Cette sortie intervient dans un paysage vidéoludique dominé par les suites et remakes. Pour l’éditeur japonais, connu pour des franchises telles que Resident Evil ou Monster Hunter, il s’agit d’un pari : proposer une nouvelle identité à travers un récit de science-fiction porté par un duo atypique.
Ce que l’on a pu tester
Lors d’une prise en main, le titre se dévoile comme un mélange de tir et de piratage, où deux personnages complémentaires doivent coopérer pour avancer dans un monde post-catastrophe dominé par des systèmes automatisés.
La mécanique centrale repose sur l’alternance entre l’action directe et le hacking : on doit désactiver ou affaiblir des ennemis via une interface de piratage avant d’en venir aux armes. Cette gymnastique mentale, exigeante au début, devient rapidement satisfaisante quand on parvient à enchaîner les deux volets sans perdre le rythme.
- Genres : action-aventure, tir et infiltration
- Mécanique clé : piratage en temps réel combiné aux combats à distance
- Ambiance : post-urbain, néons et ruines lunaires
- Moteur : RE Engine (versions testées sur consoles de nouvelle génération)
- Personnages : duo formé par Diana (androïde) et Hugh (astronaute/combattant)
- Date de sortie : 17 avril (multiplateforme)
Une atmosphère travaillée
Graphiquement, le jeu tire parti du RE Engine pour offrir des environnements détaillés : stations lunaires abandonnées, centres urbains en ruine éclairés par des néons, images de Times Square déserté. L’ensemble crée une sensation d’étrangeté qui tient en haleine. Certains moments donnent l’impression qu’un danger majeur guette au tournant, ce qui nourrit la tension.
Les ennemis varient : drones, machines au sol, unités hybrides — certaines formes s’avèrent particulièrement agressives et obligent à jongler entre piratage et tirs précis. Le design sonore et les effets lumineux renforcent l’impression d’un univers à la fois familier et dérangé.
Thèmes : l’IA et la relation homme-machine
Au-delà de l’action, Pragmata interroge la place de l’humain face à ses créations. Le récit met en scène une IA qui a pris le contrôle d’installations et reconstruit une réalité mimétique pour piéger les vivants. Le duo formé par Diana et Hugh sert de prisme pour explorer la cohabitation entre sensibilité humaine et capacités artificielles.
Les développeurs ont d’ailleurs reconnu avoir ajusté certains aspects scénaristiques en cours de production, face à l’accélération des débats et des avancées en matière d’intelligence artificielle. Cette mise à jour du récit vise à garder le propos pertinent par rapport aux évolutions du monde réel.
Pour qui, et pourquoi cela compte aujourd’hui
Pragmata arrive à un moment où l’industrie s’interroge sur la nouveauté créative.

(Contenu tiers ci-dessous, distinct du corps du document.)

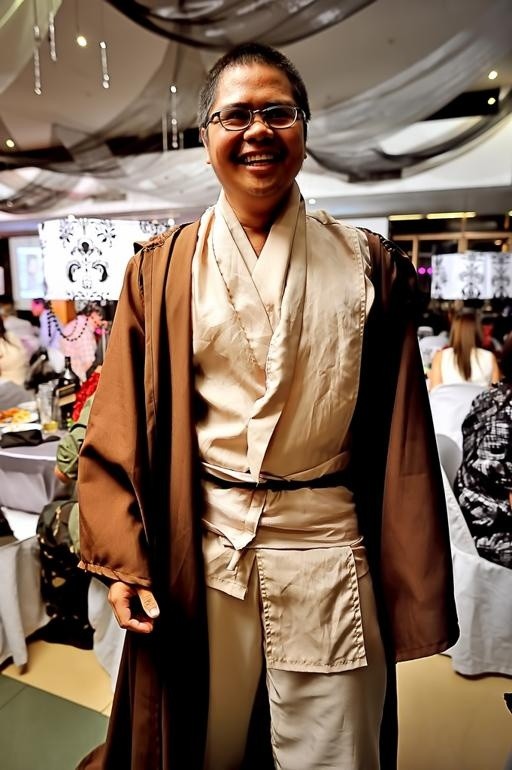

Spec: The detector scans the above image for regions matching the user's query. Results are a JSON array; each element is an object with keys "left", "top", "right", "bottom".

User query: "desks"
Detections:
[{"left": 0, "top": 434, "right": 66, "bottom": 517}]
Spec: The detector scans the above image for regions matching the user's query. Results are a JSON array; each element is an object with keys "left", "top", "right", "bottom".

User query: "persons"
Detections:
[
  {"left": 76, "top": 37, "right": 461, "bottom": 769},
  {"left": 22, "top": 297, "right": 60, "bottom": 350},
  {"left": 0, "top": 315, "right": 29, "bottom": 383},
  {"left": 454, "top": 328, "right": 510, "bottom": 570},
  {"left": 430, "top": 312, "right": 500, "bottom": 394},
  {"left": 35, "top": 390, "right": 97, "bottom": 649},
  {"left": 59, "top": 305, "right": 105, "bottom": 375},
  {"left": 1, "top": 295, "right": 31, "bottom": 337}
]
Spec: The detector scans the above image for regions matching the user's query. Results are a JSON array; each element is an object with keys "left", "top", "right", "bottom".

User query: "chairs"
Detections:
[
  {"left": 0, "top": 500, "right": 50, "bottom": 667},
  {"left": 434, "top": 436, "right": 512, "bottom": 676},
  {"left": 429, "top": 382, "right": 490, "bottom": 447}
]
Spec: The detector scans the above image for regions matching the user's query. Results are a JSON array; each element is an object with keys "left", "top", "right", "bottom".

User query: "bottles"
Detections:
[{"left": 59, "top": 357, "right": 80, "bottom": 394}]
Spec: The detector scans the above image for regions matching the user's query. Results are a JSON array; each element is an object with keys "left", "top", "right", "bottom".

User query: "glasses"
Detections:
[{"left": 206, "top": 105, "right": 305, "bottom": 131}]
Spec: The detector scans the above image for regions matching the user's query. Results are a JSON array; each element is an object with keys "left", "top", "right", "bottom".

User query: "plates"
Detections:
[
  {"left": 0, "top": 412, "right": 39, "bottom": 428},
  {"left": 2, "top": 423, "right": 42, "bottom": 433}
]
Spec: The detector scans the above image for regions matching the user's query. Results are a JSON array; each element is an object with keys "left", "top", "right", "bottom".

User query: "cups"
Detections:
[{"left": 37, "top": 393, "right": 60, "bottom": 434}]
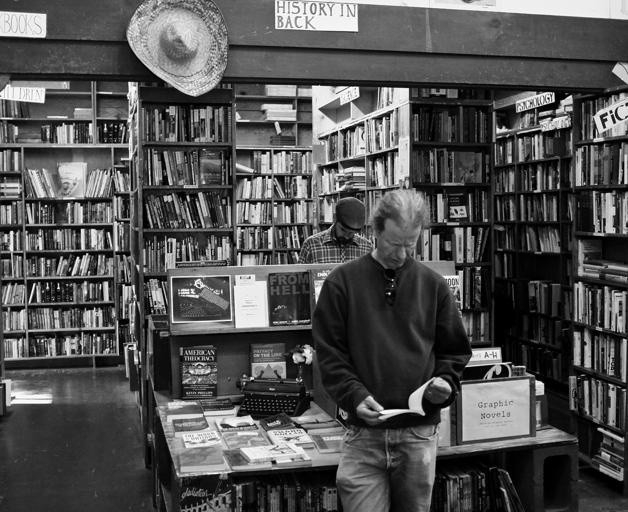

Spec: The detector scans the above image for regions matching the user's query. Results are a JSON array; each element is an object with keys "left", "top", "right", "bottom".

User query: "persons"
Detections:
[{"left": 310, "top": 187, "right": 474, "bottom": 512}]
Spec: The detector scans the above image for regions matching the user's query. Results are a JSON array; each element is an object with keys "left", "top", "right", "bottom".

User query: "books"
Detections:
[
  {"left": 495, "top": 86, "right": 627, "bottom": 482},
  {"left": 376, "top": 375, "right": 436, "bottom": 422},
  {"left": 165, "top": 358, "right": 355, "bottom": 512},
  {"left": 139, "top": 82, "right": 494, "bottom": 359},
  {"left": 426, "top": 461, "right": 524, "bottom": 512},
  {"left": 0, "top": 80, "right": 140, "bottom": 358}
]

Pour les joueurs qui recherchent autre chose que des suites attendues, le titre propose une expérience hybride : il demandera autant d’effort intellectuel que d’adresse manuelle.
Cependant, ce choix de mélangeage ne séduira pas tous les profils : certains amateurs purs de FPS préféreront des mécaniques plus linéaires, et les joueurs axés puzzle pourront regretter des affrontements trop présents. En revanche, le jeu a de sérieux atouts pour ceux qui apprécient une mise en scène forte et un duo de protagonistes qui accroche l’empathie.
Pragmata interroge aussi, en filigrane, les limites narratives imposées par l’évolution technologique : comment raconter une histoire de machines intelligentes sans que la fiction ne soit rattrapée par la réalité ? La sortie du 17 avril donnera la première réponse concrète.
Disponibilité : sortie le 17 avril sur PS5, Xbox Series, Nintendo Switch 2 et PC.